**Excerpt to read**
———

Does requested_addr being NULL means that no hint was provided? It also looks like eal_mem_alloc_socket
ignores the address hint anyway and just calls VirtualAllocExNuma with NULL for lpAddress. Maybe remove
the second part of the comment. 

> +		addr = eal_mem_alloc_socket(alloc_sz, socket_id);
> +		if (addr == NULL) {
> +			RTE_LOG(DEBUG, EAL, "Cannot allocate %zu bytes "
> +				"on socket %d\n", alloc_sz, socket_id);
> +			return -1;
> +		}
> +
> +		if (addr != requested_addr) {

requested_addr is NULL on this branch and we confirmed with the previous 'if' that addr is not NULL.
Should this branch be removed, since requested_addr is NULL, so there is no hint provided?

> +			RTE_LOG(DEBUG, EAL, "Address hint %p not respected, "
> +				"got %p\n", requested_addr, addr);
> +			goto error;
> +		}
> +	} else {
> +		/* Requested address is already reserved, commit memory. */
> +		addr = eal_mem_commit(requested_addr, alloc_sz, socket_id);
> +		if (addr == NULL) {
> +			RTE_LOG(DEBUG, EAL, "Cannot commit reserved memory %p "

———

**Supplied data**
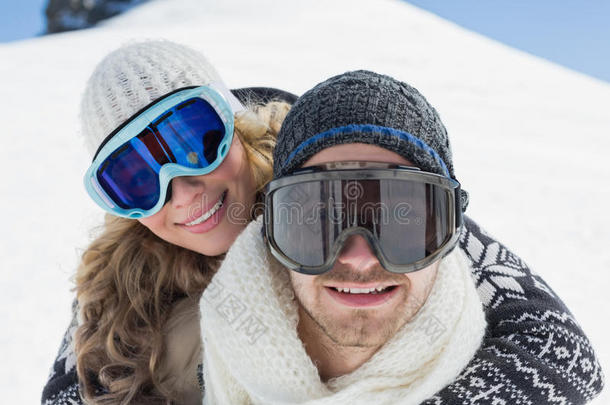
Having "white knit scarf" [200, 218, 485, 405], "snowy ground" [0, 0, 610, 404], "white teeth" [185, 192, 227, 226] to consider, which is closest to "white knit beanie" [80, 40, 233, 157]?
"white teeth" [185, 192, 227, 226]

———

**Written problem 1**
According to the code review excerpt, which function does eal_mem_alloc_socket call with NULL for lpAddress?
**Written problem 2**
Rewrite the stretch of the code review excerpt from "Does requested_addr being" through "of the comment.", changing "comment" to "remark".
**Written problem 3**
In the code review excerpt, list every distinct variable passed as an argument to eal_mem_alloc_socket or eal_mem_commit.

**Expected output 1**
VirtualAllocExNuma

**Expected output 2**
Does requested_addr being NULL means that no hint was provided? It also looks like eal_mem_alloc_socket
ignores the address hint anyway and just calls VirtualAllocExNuma with NULL for lpAddress. Maybe remove
the second part of the remark.

**Expected output 3**
alloc_sz, socket_id, requested_addr